§ **DESCRIPTION OF THE TASK**:
Collect every line of the records below that contains the word "camera".

(RECORDS PROVIDED)

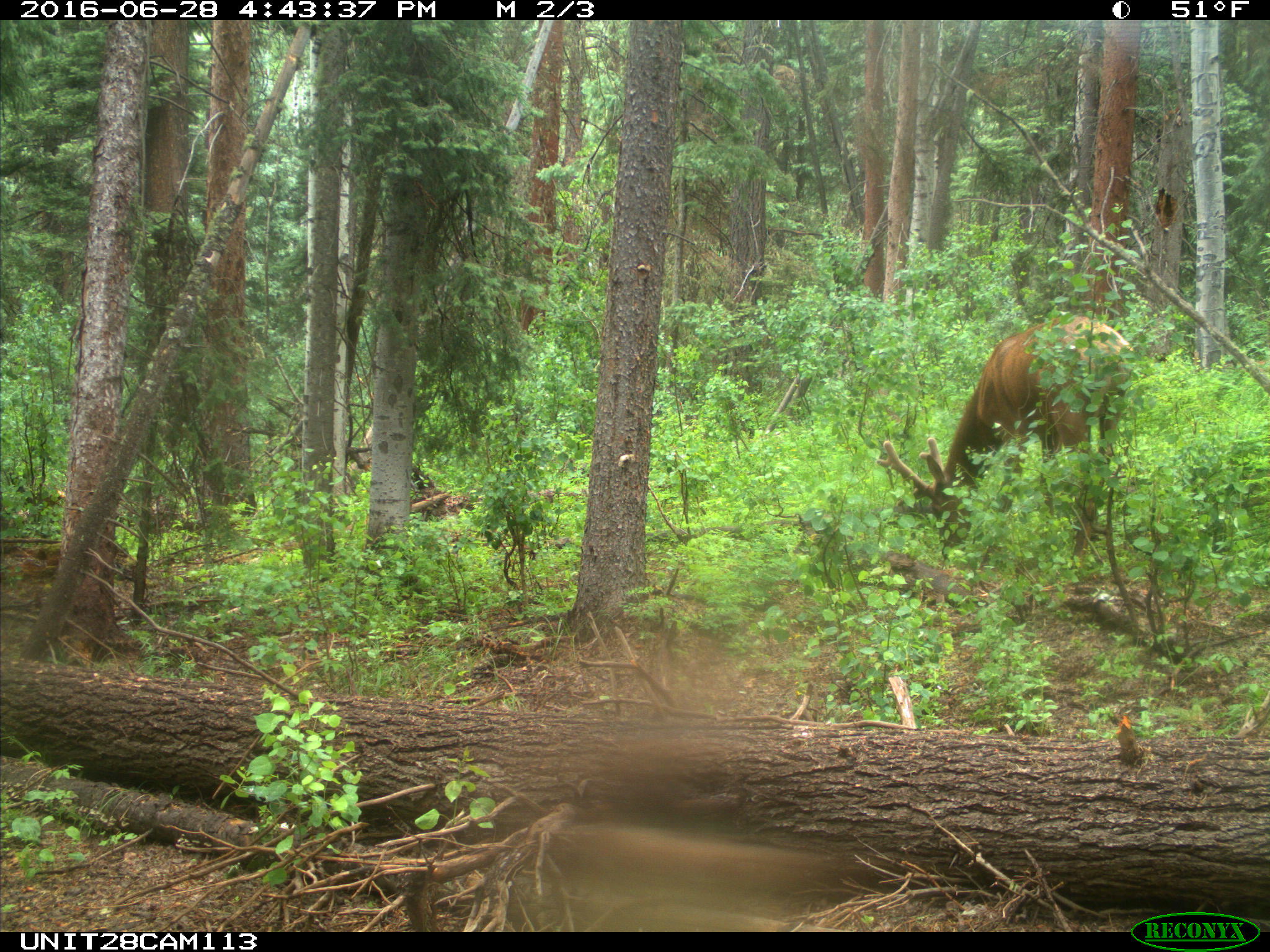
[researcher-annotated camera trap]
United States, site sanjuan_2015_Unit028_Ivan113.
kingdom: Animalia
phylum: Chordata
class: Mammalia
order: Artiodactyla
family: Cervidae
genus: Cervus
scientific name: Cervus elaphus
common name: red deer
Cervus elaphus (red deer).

(End RECORDS PROVIDED)
(RECORDS PROVIDED)

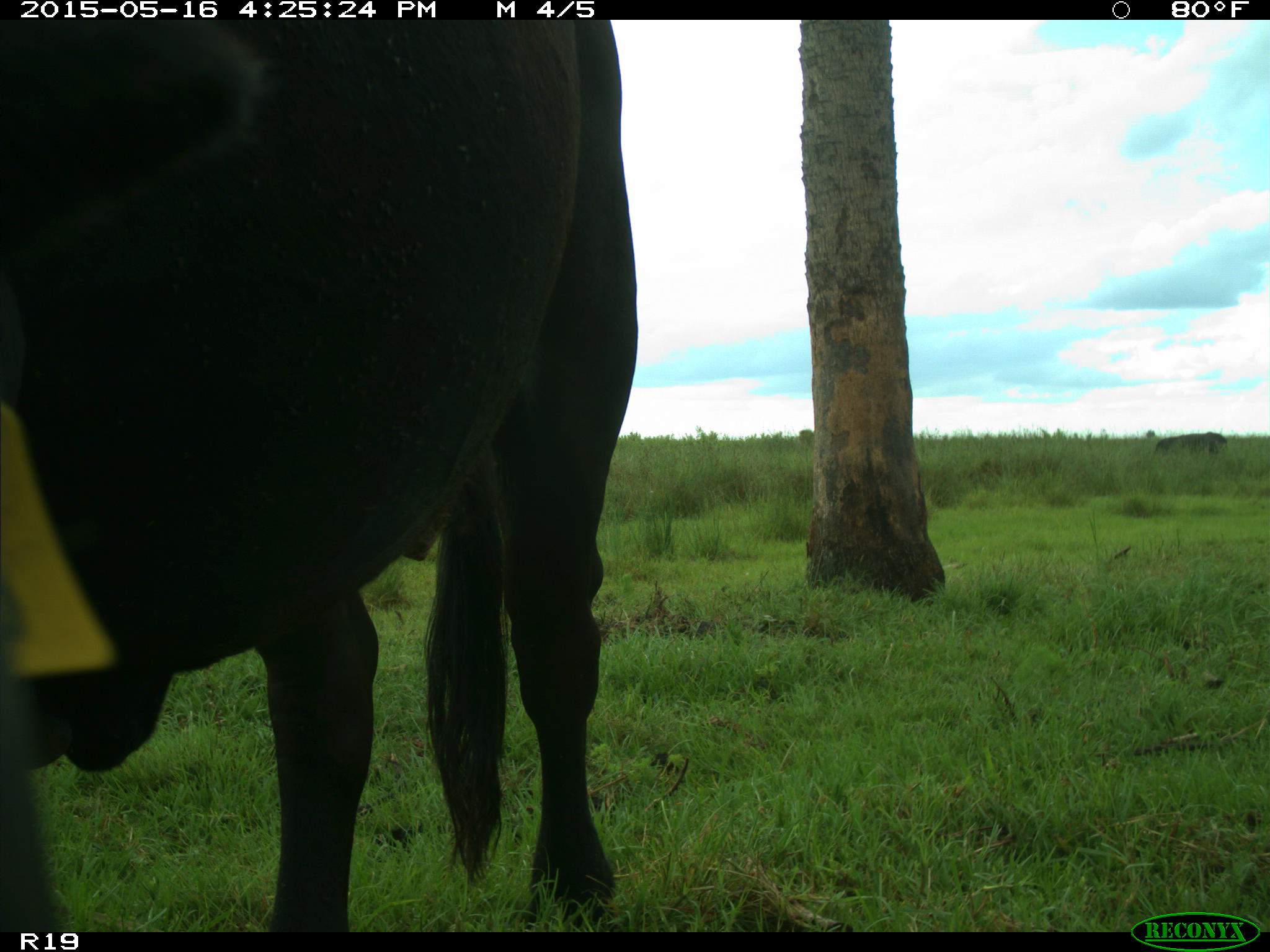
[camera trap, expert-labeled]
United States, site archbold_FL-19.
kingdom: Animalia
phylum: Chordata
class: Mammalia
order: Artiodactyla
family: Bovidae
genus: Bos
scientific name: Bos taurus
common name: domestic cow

(End RECORDS PROVIDED)

§ **RESPONSE**:
[researcher-annotated camera trap]
[camera trap, expert-labeled]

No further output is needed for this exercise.